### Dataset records
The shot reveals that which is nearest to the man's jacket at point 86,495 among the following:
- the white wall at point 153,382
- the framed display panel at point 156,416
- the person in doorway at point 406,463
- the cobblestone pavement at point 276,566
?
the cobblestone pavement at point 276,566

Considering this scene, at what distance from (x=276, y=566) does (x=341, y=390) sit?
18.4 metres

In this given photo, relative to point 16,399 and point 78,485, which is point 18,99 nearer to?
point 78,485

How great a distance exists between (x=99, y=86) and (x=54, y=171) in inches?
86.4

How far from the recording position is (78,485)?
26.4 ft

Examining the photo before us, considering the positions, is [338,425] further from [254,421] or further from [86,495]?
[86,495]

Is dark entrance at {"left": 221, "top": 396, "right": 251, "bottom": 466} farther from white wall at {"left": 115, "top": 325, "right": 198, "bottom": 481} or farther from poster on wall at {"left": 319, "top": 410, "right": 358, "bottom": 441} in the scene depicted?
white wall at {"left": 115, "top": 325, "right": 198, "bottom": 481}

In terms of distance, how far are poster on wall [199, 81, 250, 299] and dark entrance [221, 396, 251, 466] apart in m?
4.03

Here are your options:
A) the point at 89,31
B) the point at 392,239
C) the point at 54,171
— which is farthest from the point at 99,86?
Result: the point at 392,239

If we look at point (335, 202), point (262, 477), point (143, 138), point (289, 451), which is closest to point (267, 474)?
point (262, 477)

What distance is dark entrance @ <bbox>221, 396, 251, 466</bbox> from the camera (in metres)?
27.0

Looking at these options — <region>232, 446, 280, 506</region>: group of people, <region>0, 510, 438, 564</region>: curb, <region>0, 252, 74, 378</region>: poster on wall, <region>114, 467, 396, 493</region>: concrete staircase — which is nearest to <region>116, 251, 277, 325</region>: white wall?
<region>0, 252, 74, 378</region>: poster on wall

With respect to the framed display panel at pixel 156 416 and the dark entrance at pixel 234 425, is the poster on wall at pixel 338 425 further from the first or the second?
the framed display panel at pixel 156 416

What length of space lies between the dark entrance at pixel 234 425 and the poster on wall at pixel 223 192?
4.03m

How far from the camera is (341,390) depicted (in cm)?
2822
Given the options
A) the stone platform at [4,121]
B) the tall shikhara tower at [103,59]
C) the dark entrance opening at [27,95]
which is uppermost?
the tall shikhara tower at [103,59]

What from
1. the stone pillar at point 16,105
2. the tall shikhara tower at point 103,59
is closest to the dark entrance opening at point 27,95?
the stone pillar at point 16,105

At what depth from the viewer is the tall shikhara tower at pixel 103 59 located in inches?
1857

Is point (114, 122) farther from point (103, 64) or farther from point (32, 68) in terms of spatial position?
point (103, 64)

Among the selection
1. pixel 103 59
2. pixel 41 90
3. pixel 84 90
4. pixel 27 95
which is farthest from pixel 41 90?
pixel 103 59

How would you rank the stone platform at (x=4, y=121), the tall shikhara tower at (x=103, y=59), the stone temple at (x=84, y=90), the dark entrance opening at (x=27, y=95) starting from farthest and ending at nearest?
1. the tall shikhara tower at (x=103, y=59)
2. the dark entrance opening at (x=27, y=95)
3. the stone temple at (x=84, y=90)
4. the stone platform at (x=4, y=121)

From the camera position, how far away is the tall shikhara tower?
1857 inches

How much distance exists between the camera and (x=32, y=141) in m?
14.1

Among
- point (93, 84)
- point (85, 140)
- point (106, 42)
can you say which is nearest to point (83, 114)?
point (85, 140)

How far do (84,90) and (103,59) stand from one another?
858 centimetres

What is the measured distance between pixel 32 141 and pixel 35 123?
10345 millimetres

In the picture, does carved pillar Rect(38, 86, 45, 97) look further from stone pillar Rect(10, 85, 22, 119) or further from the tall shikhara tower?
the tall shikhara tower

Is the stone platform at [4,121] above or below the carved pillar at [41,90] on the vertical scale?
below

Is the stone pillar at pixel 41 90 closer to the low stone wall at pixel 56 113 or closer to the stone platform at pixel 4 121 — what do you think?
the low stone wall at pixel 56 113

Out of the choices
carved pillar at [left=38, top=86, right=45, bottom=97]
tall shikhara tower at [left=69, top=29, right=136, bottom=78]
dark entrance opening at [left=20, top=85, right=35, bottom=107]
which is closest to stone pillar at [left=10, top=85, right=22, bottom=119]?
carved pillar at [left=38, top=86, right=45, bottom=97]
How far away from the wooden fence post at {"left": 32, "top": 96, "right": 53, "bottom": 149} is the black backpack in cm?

### What the task requires
Copy every one of the entries above word for word, keeping each line as it appears.

### Answer to this exercise
The shot reveals that which is nearest to the man's jacket at point 86,495 among the following:
- the white wall at point 153,382
- the framed display panel at point 156,416
- the person in doorway at point 406,463
- the cobblestone pavement at point 276,566
?
the cobblestone pavement at point 276,566

Considering this scene, at what distance from (x=276, y=566) does (x=341, y=390) sit?
18.4 metres

In this given photo, relative to point 16,399 and point 78,485, which is point 18,99 nearer to?
point 78,485

How great a distance exists between (x=99, y=86) and (x=54, y=171) in inches?
86.4

How far from the recording position is (78,485)?
26.4 ft

Examining the photo before us, considering the positions, is [338,425] further from [254,421] or further from [86,495]?
[86,495]

Is dark entrance at {"left": 221, "top": 396, "right": 251, "bottom": 466} farther from white wall at {"left": 115, "top": 325, "right": 198, "bottom": 481} or farther from poster on wall at {"left": 319, "top": 410, "right": 358, "bottom": 441} in the scene depicted?
white wall at {"left": 115, "top": 325, "right": 198, "bottom": 481}

In terms of distance, how far are poster on wall [199, 81, 250, 299] and dark entrance [221, 396, 251, 466] apart in m?
4.03

Here are your options:
A) the point at 89,31
B) the point at 392,239
C) the point at 54,171
— which is farthest from the point at 99,86?
Result: the point at 392,239

If we look at point (335, 202), point (262, 477), point (143, 138), point (289, 451), which is closest to point (267, 474)?
point (262, 477)

What distance is dark entrance @ <bbox>221, 396, 251, 466</bbox> from the camera (in metres)?
27.0

Looking at these options — <region>232, 446, 280, 506</region>: group of people, <region>0, 510, 438, 564</region>: curb, <region>0, 252, 74, 378</region>: poster on wall, <region>114, 467, 396, 493</region>: concrete staircase — which is nearest to <region>116, 251, 277, 325</region>: white wall?
<region>0, 252, 74, 378</region>: poster on wall

With respect to the framed display panel at pixel 156 416 and the dark entrance at pixel 234 425, is the poster on wall at pixel 338 425 further from the first or the second?
the framed display panel at pixel 156 416

What length of space lies between the dark entrance at pixel 234 425 and the poster on wall at pixel 223 192?
4.03m

How far from the camera is (341,390) depicted (in cm)?
2822
Given the options
A) the stone platform at [4,121]
B) the tall shikhara tower at [103,59]
C) the dark entrance opening at [27,95]
which is uppermost?
the tall shikhara tower at [103,59]

What from
1. the stone pillar at point 16,105
2. the tall shikhara tower at point 103,59
is closest to the dark entrance opening at point 27,95?
the stone pillar at point 16,105

At what depth from the viewer is the tall shikhara tower at pixel 103 59 located in inches?
1857

Is point (114, 122) farther from point (103, 64) or farther from point (32, 68) in terms of spatial position?
point (103, 64)

Among the selection
1. pixel 103 59
2. pixel 41 90
3. pixel 84 90
4. pixel 27 95
which is farthest from pixel 41 90?
pixel 103 59

How would you rank the stone platform at (x=4, y=121), the tall shikhara tower at (x=103, y=59), the stone temple at (x=84, y=90), the dark entrance opening at (x=27, y=95) starting from farthest and ending at nearest?
1. the tall shikhara tower at (x=103, y=59)
2. the dark entrance opening at (x=27, y=95)
3. the stone temple at (x=84, y=90)
4. the stone platform at (x=4, y=121)

From the camera position, how far away is the tall shikhara tower?
1857 inches

How much distance exists between the camera and (x=32, y=141) in m?
14.1

Among
- point (93, 84)
- point (85, 140)
- point (106, 42)
can you say which is nearest to point (83, 114)?
point (85, 140)

How far do (84,90) and (103,59) stand from one another?
858 centimetres

What is the measured distance between pixel 32 141 and pixel 35 123?
10345 millimetres

In the picture, does carved pillar Rect(38, 86, 45, 97) look further from stone pillar Rect(10, 85, 22, 119) or further from the tall shikhara tower?
the tall shikhara tower

Is the stone platform at [4,121] above or below the carved pillar at [41,90] on the vertical scale?
below

Is the stone pillar at pixel 41 90 closer to the low stone wall at pixel 56 113 or closer to the stone platform at pixel 4 121 — what do you think?
the low stone wall at pixel 56 113

Out of the choices
carved pillar at [left=38, top=86, right=45, bottom=97]
tall shikhara tower at [left=69, top=29, right=136, bottom=78]
dark entrance opening at [left=20, top=85, right=35, bottom=107]
which is closest to stone pillar at [left=10, top=85, right=22, bottom=119]?
carved pillar at [left=38, top=86, right=45, bottom=97]
How far away from the wooden fence post at {"left": 32, "top": 96, "right": 53, "bottom": 149} is the black backpack in cm?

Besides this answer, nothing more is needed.